Dataset:
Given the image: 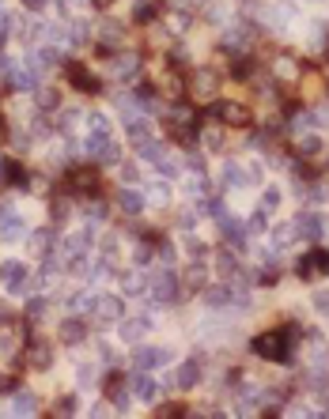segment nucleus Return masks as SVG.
Listing matches in <instances>:
<instances>
[{"instance_id":"10","label":"nucleus","mask_w":329,"mask_h":419,"mask_svg":"<svg viewBox=\"0 0 329 419\" xmlns=\"http://www.w3.org/2000/svg\"><path fill=\"white\" fill-rule=\"evenodd\" d=\"M129 389L136 400H156V378H151V370H136V374L129 378Z\"/></svg>"},{"instance_id":"62","label":"nucleus","mask_w":329,"mask_h":419,"mask_svg":"<svg viewBox=\"0 0 329 419\" xmlns=\"http://www.w3.org/2000/svg\"><path fill=\"white\" fill-rule=\"evenodd\" d=\"M322 166H326V170H329V151H326V159H322Z\"/></svg>"},{"instance_id":"43","label":"nucleus","mask_w":329,"mask_h":419,"mask_svg":"<svg viewBox=\"0 0 329 419\" xmlns=\"http://www.w3.org/2000/svg\"><path fill=\"white\" fill-rule=\"evenodd\" d=\"M246 231H250V235H261V231H265V208H258V212L250 215V223H246Z\"/></svg>"},{"instance_id":"35","label":"nucleus","mask_w":329,"mask_h":419,"mask_svg":"<svg viewBox=\"0 0 329 419\" xmlns=\"http://www.w3.org/2000/svg\"><path fill=\"white\" fill-rule=\"evenodd\" d=\"M87 133L110 136V117H106V114H87Z\"/></svg>"},{"instance_id":"59","label":"nucleus","mask_w":329,"mask_h":419,"mask_svg":"<svg viewBox=\"0 0 329 419\" xmlns=\"http://www.w3.org/2000/svg\"><path fill=\"white\" fill-rule=\"evenodd\" d=\"M4 389H12V382H8L4 374H0V393H4Z\"/></svg>"},{"instance_id":"42","label":"nucleus","mask_w":329,"mask_h":419,"mask_svg":"<svg viewBox=\"0 0 329 419\" xmlns=\"http://www.w3.org/2000/svg\"><path fill=\"white\" fill-rule=\"evenodd\" d=\"M276 204H280V189H272V185H269V189L261 193V208H265V212H272Z\"/></svg>"},{"instance_id":"4","label":"nucleus","mask_w":329,"mask_h":419,"mask_svg":"<svg viewBox=\"0 0 329 419\" xmlns=\"http://www.w3.org/2000/svg\"><path fill=\"white\" fill-rule=\"evenodd\" d=\"M318 276H329V253L326 249H310L299 261V280H318Z\"/></svg>"},{"instance_id":"47","label":"nucleus","mask_w":329,"mask_h":419,"mask_svg":"<svg viewBox=\"0 0 329 419\" xmlns=\"http://www.w3.org/2000/svg\"><path fill=\"white\" fill-rule=\"evenodd\" d=\"M189 287H205V269H200V264H194V269H189V280H186Z\"/></svg>"},{"instance_id":"56","label":"nucleus","mask_w":329,"mask_h":419,"mask_svg":"<svg viewBox=\"0 0 329 419\" xmlns=\"http://www.w3.org/2000/svg\"><path fill=\"white\" fill-rule=\"evenodd\" d=\"M258 284H276V269H261Z\"/></svg>"},{"instance_id":"50","label":"nucleus","mask_w":329,"mask_h":419,"mask_svg":"<svg viewBox=\"0 0 329 419\" xmlns=\"http://www.w3.org/2000/svg\"><path fill=\"white\" fill-rule=\"evenodd\" d=\"M38 61H42V68H50V64H57L61 57H57V50H42L38 53Z\"/></svg>"},{"instance_id":"53","label":"nucleus","mask_w":329,"mask_h":419,"mask_svg":"<svg viewBox=\"0 0 329 419\" xmlns=\"http://www.w3.org/2000/svg\"><path fill=\"white\" fill-rule=\"evenodd\" d=\"M314 306H318V310H322L326 318H329V291H318V295H314Z\"/></svg>"},{"instance_id":"9","label":"nucleus","mask_w":329,"mask_h":419,"mask_svg":"<svg viewBox=\"0 0 329 419\" xmlns=\"http://www.w3.org/2000/svg\"><path fill=\"white\" fill-rule=\"evenodd\" d=\"M133 362L140 370H156V367H163V362H171V351H167V348H136L133 351Z\"/></svg>"},{"instance_id":"2","label":"nucleus","mask_w":329,"mask_h":419,"mask_svg":"<svg viewBox=\"0 0 329 419\" xmlns=\"http://www.w3.org/2000/svg\"><path fill=\"white\" fill-rule=\"evenodd\" d=\"M0 284H4L12 295H27L35 280H30V269H27V264H19V261H4V264H0Z\"/></svg>"},{"instance_id":"24","label":"nucleus","mask_w":329,"mask_h":419,"mask_svg":"<svg viewBox=\"0 0 329 419\" xmlns=\"http://www.w3.org/2000/svg\"><path fill=\"white\" fill-rule=\"evenodd\" d=\"M148 329H151V321L148 318H133V321H122V329H118V333L125 336V340H144V336H148Z\"/></svg>"},{"instance_id":"22","label":"nucleus","mask_w":329,"mask_h":419,"mask_svg":"<svg viewBox=\"0 0 329 419\" xmlns=\"http://www.w3.org/2000/svg\"><path fill=\"white\" fill-rule=\"evenodd\" d=\"M250 178H254V174L243 170L238 163H227V166H223V185H227V189H246V182H250Z\"/></svg>"},{"instance_id":"23","label":"nucleus","mask_w":329,"mask_h":419,"mask_svg":"<svg viewBox=\"0 0 329 419\" xmlns=\"http://www.w3.org/2000/svg\"><path fill=\"white\" fill-rule=\"evenodd\" d=\"M23 362H27V367H35V370H46V367H50V348H46V344H27Z\"/></svg>"},{"instance_id":"41","label":"nucleus","mask_w":329,"mask_h":419,"mask_svg":"<svg viewBox=\"0 0 329 419\" xmlns=\"http://www.w3.org/2000/svg\"><path fill=\"white\" fill-rule=\"evenodd\" d=\"M216 269H220L223 276H238V272H235V257H231V253H220V257H216Z\"/></svg>"},{"instance_id":"20","label":"nucleus","mask_w":329,"mask_h":419,"mask_svg":"<svg viewBox=\"0 0 329 419\" xmlns=\"http://www.w3.org/2000/svg\"><path fill=\"white\" fill-rule=\"evenodd\" d=\"M140 72V53H118L114 57V76L118 79H133Z\"/></svg>"},{"instance_id":"13","label":"nucleus","mask_w":329,"mask_h":419,"mask_svg":"<svg viewBox=\"0 0 329 419\" xmlns=\"http://www.w3.org/2000/svg\"><path fill=\"white\" fill-rule=\"evenodd\" d=\"M272 76L280 79V84H299L303 79V68L295 57H276V64H272Z\"/></svg>"},{"instance_id":"34","label":"nucleus","mask_w":329,"mask_h":419,"mask_svg":"<svg viewBox=\"0 0 329 419\" xmlns=\"http://www.w3.org/2000/svg\"><path fill=\"white\" fill-rule=\"evenodd\" d=\"M99 42H106V46H118L122 42V27H118V23H99Z\"/></svg>"},{"instance_id":"64","label":"nucleus","mask_w":329,"mask_h":419,"mask_svg":"<svg viewBox=\"0 0 329 419\" xmlns=\"http://www.w3.org/2000/svg\"><path fill=\"white\" fill-rule=\"evenodd\" d=\"M189 4H208V0H189Z\"/></svg>"},{"instance_id":"63","label":"nucleus","mask_w":329,"mask_h":419,"mask_svg":"<svg viewBox=\"0 0 329 419\" xmlns=\"http://www.w3.org/2000/svg\"><path fill=\"white\" fill-rule=\"evenodd\" d=\"M4 38H8V35H4V27H0V46H4Z\"/></svg>"},{"instance_id":"26","label":"nucleus","mask_w":329,"mask_h":419,"mask_svg":"<svg viewBox=\"0 0 329 419\" xmlns=\"http://www.w3.org/2000/svg\"><path fill=\"white\" fill-rule=\"evenodd\" d=\"M136 151H140V159H148V163H156V166L163 163V155H167V148H163L159 140H151V136L136 144Z\"/></svg>"},{"instance_id":"57","label":"nucleus","mask_w":329,"mask_h":419,"mask_svg":"<svg viewBox=\"0 0 329 419\" xmlns=\"http://www.w3.org/2000/svg\"><path fill=\"white\" fill-rule=\"evenodd\" d=\"M46 4H50V0H23V8H27V12H42Z\"/></svg>"},{"instance_id":"54","label":"nucleus","mask_w":329,"mask_h":419,"mask_svg":"<svg viewBox=\"0 0 329 419\" xmlns=\"http://www.w3.org/2000/svg\"><path fill=\"white\" fill-rule=\"evenodd\" d=\"M148 261H151V246H148V242H144V246L136 249V264H148Z\"/></svg>"},{"instance_id":"52","label":"nucleus","mask_w":329,"mask_h":419,"mask_svg":"<svg viewBox=\"0 0 329 419\" xmlns=\"http://www.w3.org/2000/svg\"><path fill=\"white\" fill-rule=\"evenodd\" d=\"M38 95H42V99H38V102H42V110H53V106H57V95H53V91H38Z\"/></svg>"},{"instance_id":"36","label":"nucleus","mask_w":329,"mask_h":419,"mask_svg":"<svg viewBox=\"0 0 329 419\" xmlns=\"http://www.w3.org/2000/svg\"><path fill=\"white\" fill-rule=\"evenodd\" d=\"M148 200H151V204H167V200H171V189H167V182H151Z\"/></svg>"},{"instance_id":"19","label":"nucleus","mask_w":329,"mask_h":419,"mask_svg":"<svg viewBox=\"0 0 329 419\" xmlns=\"http://www.w3.org/2000/svg\"><path fill=\"white\" fill-rule=\"evenodd\" d=\"M87 246H91V235L87 231H79V235H72V238H65V246H61V257L72 264L76 257H84L87 253Z\"/></svg>"},{"instance_id":"28","label":"nucleus","mask_w":329,"mask_h":419,"mask_svg":"<svg viewBox=\"0 0 329 419\" xmlns=\"http://www.w3.org/2000/svg\"><path fill=\"white\" fill-rule=\"evenodd\" d=\"M129 385H122V382H110L106 385V397H110V405L118 408V412H125V408H129Z\"/></svg>"},{"instance_id":"55","label":"nucleus","mask_w":329,"mask_h":419,"mask_svg":"<svg viewBox=\"0 0 329 419\" xmlns=\"http://www.w3.org/2000/svg\"><path fill=\"white\" fill-rule=\"evenodd\" d=\"M178 223H182V231H194V227H197V215H194V212H182Z\"/></svg>"},{"instance_id":"61","label":"nucleus","mask_w":329,"mask_h":419,"mask_svg":"<svg viewBox=\"0 0 329 419\" xmlns=\"http://www.w3.org/2000/svg\"><path fill=\"white\" fill-rule=\"evenodd\" d=\"M4 136H8V128H4V117H0V140H4Z\"/></svg>"},{"instance_id":"1","label":"nucleus","mask_w":329,"mask_h":419,"mask_svg":"<svg viewBox=\"0 0 329 419\" xmlns=\"http://www.w3.org/2000/svg\"><path fill=\"white\" fill-rule=\"evenodd\" d=\"M295 333H299L295 325L276 329V333H261V336H254V351H258L261 359H269V362H288L292 344H295Z\"/></svg>"},{"instance_id":"8","label":"nucleus","mask_w":329,"mask_h":419,"mask_svg":"<svg viewBox=\"0 0 329 419\" xmlns=\"http://www.w3.org/2000/svg\"><path fill=\"white\" fill-rule=\"evenodd\" d=\"M0 238H8V242L27 238V227H23V220L12 212V208H0Z\"/></svg>"},{"instance_id":"31","label":"nucleus","mask_w":329,"mask_h":419,"mask_svg":"<svg viewBox=\"0 0 329 419\" xmlns=\"http://www.w3.org/2000/svg\"><path fill=\"white\" fill-rule=\"evenodd\" d=\"M205 302L212 310H223V306H231V291L227 287H205Z\"/></svg>"},{"instance_id":"46","label":"nucleus","mask_w":329,"mask_h":419,"mask_svg":"<svg viewBox=\"0 0 329 419\" xmlns=\"http://www.w3.org/2000/svg\"><path fill=\"white\" fill-rule=\"evenodd\" d=\"M200 140H205L208 148H220V144H223V136H220V128H205V133H200Z\"/></svg>"},{"instance_id":"38","label":"nucleus","mask_w":329,"mask_h":419,"mask_svg":"<svg viewBox=\"0 0 329 419\" xmlns=\"http://www.w3.org/2000/svg\"><path fill=\"white\" fill-rule=\"evenodd\" d=\"M292 238H295V223H288V227H276V235H272V246H276V249H284Z\"/></svg>"},{"instance_id":"16","label":"nucleus","mask_w":329,"mask_h":419,"mask_svg":"<svg viewBox=\"0 0 329 419\" xmlns=\"http://www.w3.org/2000/svg\"><path fill=\"white\" fill-rule=\"evenodd\" d=\"M250 38H254V30L246 27V23H231L227 35H223V46H227V50H246Z\"/></svg>"},{"instance_id":"30","label":"nucleus","mask_w":329,"mask_h":419,"mask_svg":"<svg viewBox=\"0 0 329 419\" xmlns=\"http://www.w3.org/2000/svg\"><path fill=\"white\" fill-rule=\"evenodd\" d=\"M84 336H87L84 321H65V325H61V340H65V344H79Z\"/></svg>"},{"instance_id":"3","label":"nucleus","mask_w":329,"mask_h":419,"mask_svg":"<svg viewBox=\"0 0 329 419\" xmlns=\"http://www.w3.org/2000/svg\"><path fill=\"white\" fill-rule=\"evenodd\" d=\"M148 287H151V295H156V302H174L178 299V276L174 272H156V276H148Z\"/></svg>"},{"instance_id":"18","label":"nucleus","mask_w":329,"mask_h":419,"mask_svg":"<svg viewBox=\"0 0 329 419\" xmlns=\"http://www.w3.org/2000/svg\"><path fill=\"white\" fill-rule=\"evenodd\" d=\"M38 68H42V64H19V68H12V84L19 87V91H35L38 87Z\"/></svg>"},{"instance_id":"5","label":"nucleus","mask_w":329,"mask_h":419,"mask_svg":"<svg viewBox=\"0 0 329 419\" xmlns=\"http://www.w3.org/2000/svg\"><path fill=\"white\" fill-rule=\"evenodd\" d=\"M216 117H220L227 128H250L254 125V114L246 106H238V102H223V106L216 110Z\"/></svg>"},{"instance_id":"17","label":"nucleus","mask_w":329,"mask_h":419,"mask_svg":"<svg viewBox=\"0 0 329 419\" xmlns=\"http://www.w3.org/2000/svg\"><path fill=\"white\" fill-rule=\"evenodd\" d=\"M68 189H72V193H84V197H95V189H99V178H95L91 170H72V174H68Z\"/></svg>"},{"instance_id":"48","label":"nucleus","mask_w":329,"mask_h":419,"mask_svg":"<svg viewBox=\"0 0 329 419\" xmlns=\"http://www.w3.org/2000/svg\"><path fill=\"white\" fill-rule=\"evenodd\" d=\"M76 412V400L65 397V400H57V408H53V416H72Z\"/></svg>"},{"instance_id":"39","label":"nucleus","mask_w":329,"mask_h":419,"mask_svg":"<svg viewBox=\"0 0 329 419\" xmlns=\"http://www.w3.org/2000/svg\"><path fill=\"white\" fill-rule=\"evenodd\" d=\"M133 19H136V23L156 19V4H151V0H140V4H136V12H133Z\"/></svg>"},{"instance_id":"7","label":"nucleus","mask_w":329,"mask_h":419,"mask_svg":"<svg viewBox=\"0 0 329 419\" xmlns=\"http://www.w3.org/2000/svg\"><path fill=\"white\" fill-rule=\"evenodd\" d=\"M125 306L118 295H99V302H95V318L102 321V325H114V321H122Z\"/></svg>"},{"instance_id":"25","label":"nucleus","mask_w":329,"mask_h":419,"mask_svg":"<svg viewBox=\"0 0 329 419\" xmlns=\"http://www.w3.org/2000/svg\"><path fill=\"white\" fill-rule=\"evenodd\" d=\"M12 412H15V416H35V412H38V400H35V393H30V389H19V393H15V400H12Z\"/></svg>"},{"instance_id":"27","label":"nucleus","mask_w":329,"mask_h":419,"mask_svg":"<svg viewBox=\"0 0 329 419\" xmlns=\"http://www.w3.org/2000/svg\"><path fill=\"white\" fill-rule=\"evenodd\" d=\"M68 76H72V84H76L79 91H91V95L99 91V79H95L91 72H84L79 64H68Z\"/></svg>"},{"instance_id":"60","label":"nucleus","mask_w":329,"mask_h":419,"mask_svg":"<svg viewBox=\"0 0 329 419\" xmlns=\"http://www.w3.org/2000/svg\"><path fill=\"white\" fill-rule=\"evenodd\" d=\"M91 4H95V8H106V4H114V0H91Z\"/></svg>"},{"instance_id":"40","label":"nucleus","mask_w":329,"mask_h":419,"mask_svg":"<svg viewBox=\"0 0 329 419\" xmlns=\"http://www.w3.org/2000/svg\"><path fill=\"white\" fill-rule=\"evenodd\" d=\"M87 223H106V204L102 200H91V208H87Z\"/></svg>"},{"instance_id":"21","label":"nucleus","mask_w":329,"mask_h":419,"mask_svg":"<svg viewBox=\"0 0 329 419\" xmlns=\"http://www.w3.org/2000/svg\"><path fill=\"white\" fill-rule=\"evenodd\" d=\"M118 208H122L125 215H140L144 212V197L136 189H118Z\"/></svg>"},{"instance_id":"6","label":"nucleus","mask_w":329,"mask_h":419,"mask_svg":"<svg viewBox=\"0 0 329 419\" xmlns=\"http://www.w3.org/2000/svg\"><path fill=\"white\" fill-rule=\"evenodd\" d=\"M171 128H174V136L189 140V136L197 133V114H194L189 106H174V110H171Z\"/></svg>"},{"instance_id":"12","label":"nucleus","mask_w":329,"mask_h":419,"mask_svg":"<svg viewBox=\"0 0 329 419\" xmlns=\"http://www.w3.org/2000/svg\"><path fill=\"white\" fill-rule=\"evenodd\" d=\"M171 382H174V389H194V385L200 382V362L197 359H186L178 370H174Z\"/></svg>"},{"instance_id":"14","label":"nucleus","mask_w":329,"mask_h":419,"mask_svg":"<svg viewBox=\"0 0 329 419\" xmlns=\"http://www.w3.org/2000/svg\"><path fill=\"white\" fill-rule=\"evenodd\" d=\"M189 91L197 95L200 102H208L216 95V76L208 68H200V72H194V79H189Z\"/></svg>"},{"instance_id":"58","label":"nucleus","mask_w":329,"mask_h":419,"mask_svg":"<svg viewBox=\"0 0 329 419\" xmlns=\"http://www.w3.org/2000/svg\"><path fill=\"white\" fill-rule=\"evenodd\" d=\"M314 121H318V125H326V121H329V106H318L314 110Z\"/></svg>"},{"instance_id":"15","label":"nucleus","mask_w":329,"mask_h":419,"mask_svg":"<svg viewBox=\"0 0 329 419\" xmlns=\"http://www.w3.org/2000/svg\"><path fill=\"white\" fill-rule=\"evenodd\" d=\"M265 19H269L272 27H288V23L295 19V4L292 0H276V4L265 8Z\"/></svg>"},{"instance_id":"49","label":"nucleus","mask_w":329,"mask_h":419,"mask_svg":"<svg viewBox=\"0 0 329 419\" xmlns=\"http://www.w3.org/2000/svg\"><path fill=\"white\" fill-rule=\"evenodd\" d=\"M46 313V299H30L27 302V318H42Z\"/></svg>"},{"instance_id":"33","label":"nucleus","mask_w":329,"mask_h":419,"mask_svg":"<svg viewBox=\"0 0 329 419\" xmlns=\"http://www.w3.org/2000/svg\"><path fill=\"white\" fill-rule=\"evenodd\" d=\"M95 302H99L95 295H84V291H79V295H72V299H68V310H72V313H95Z\"/></svg>"},{"instance_id":"29","label":"nucleus","mask_w":329,"mask_h":419,"mask_svg":"<svg viewBox=\"0 0 329 419\" xmlns=\"http://www.w3.org/2000/svg\"><path fill=\"white\" fill-rule=\"evenodd\" d=\"M314 125H318V121H314V114H307V110H299V114H292V117H288V128H292L295 136H307Z\"/></svg>"},{"instance_id":"44","label":"nucleus","mask_w":329,"mask_h":419,"mask_svg":"<svg viewBox=\"0 0 329 419\" xmlns=\"http://www.w3.org/2000/svg\"><path fill=\"white\" fill-rule=\"evenodd\" d=\"M299 151H303V155H318V151H322V144H318L314 136H299Z\"/></svg>"},{"instance_id":"45","label":"nucleus","mask_w":329,"mask_h":419,"mask_svg":"<svg viewBox=\"0 0 329 419\" xmlns=\"http://www.w3.org/2000/svg\"><path fill=\"white\" fill-rule=\"evenodd\" d=\"M53 223H65L68 220V200H53Z\"/></svg>"},{"instance_id":"11","label":"nucleus","mask_w":329,"mask_h":419,"mask_svg":"<svg viewBox=\"0 0 329 419\" xmlns=\"http://www.w3.org/2000/svg\"><path fill=\"white\" fill-rule=\"evenodd\" d=\"M295 235L307 238V242H318V238H322V215H314V212L295 215Z\"/></svg>"},{"instance_id":"32","label":"nucleus","mask_w":329,"mask_h":419,"mask_svg":"<svg viewBox=\"0 0 329 419\" xmlns=\"http://www.w3.org/2000/svg\"><path fill=\"white\" fill-rule=\"evenodd\" d=\"M144 287H148V276H144V272H129V276H122V291L125 295H140Z\"/></svg>"},{"instance_id":"37","label":"nucleus","mask_w":329,"mask_h":419,"mask_svg":"<svg viewBox=\"0 0 329 419\" xmlns=\"http://www.w3.org/2000/svg\"><path fill=\"white\" fill-rule=\"evenodd\" d=\"M30 242H35V253L38 257H50V242H53L50 231H38V235H30Z\"/></svg>"},{"instance_id":"51","label":"nucleus","mask_w":329,"mask_h":419,"mask_svg":"<svg viewBox=\"0 0 329 419\" xmlns=\"http://www.w3.org/2000/svg\"><path fill=\"white\" fill-rule=\"evenodd\" d=\"M76 378H79V382H95V367H91V362H84V367L76 370Z\"/></svg>"}]
</instances>
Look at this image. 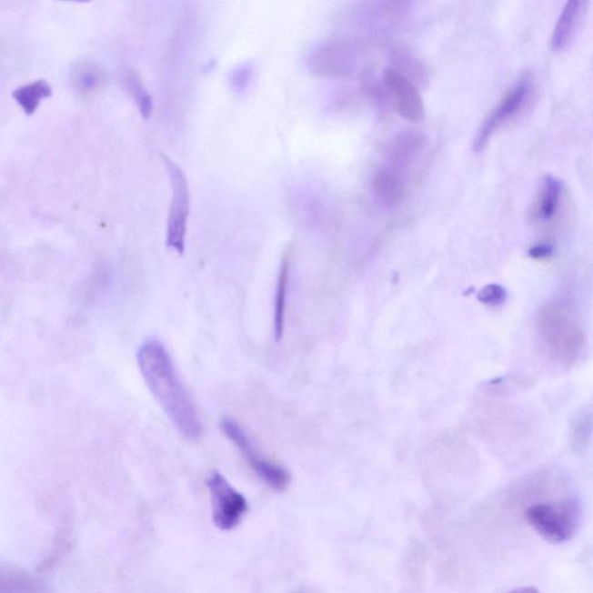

What to do: From the data above, pull out each line that contains the string "instances".

Result:
Listing matches in <instances>:
<instances>
</instances>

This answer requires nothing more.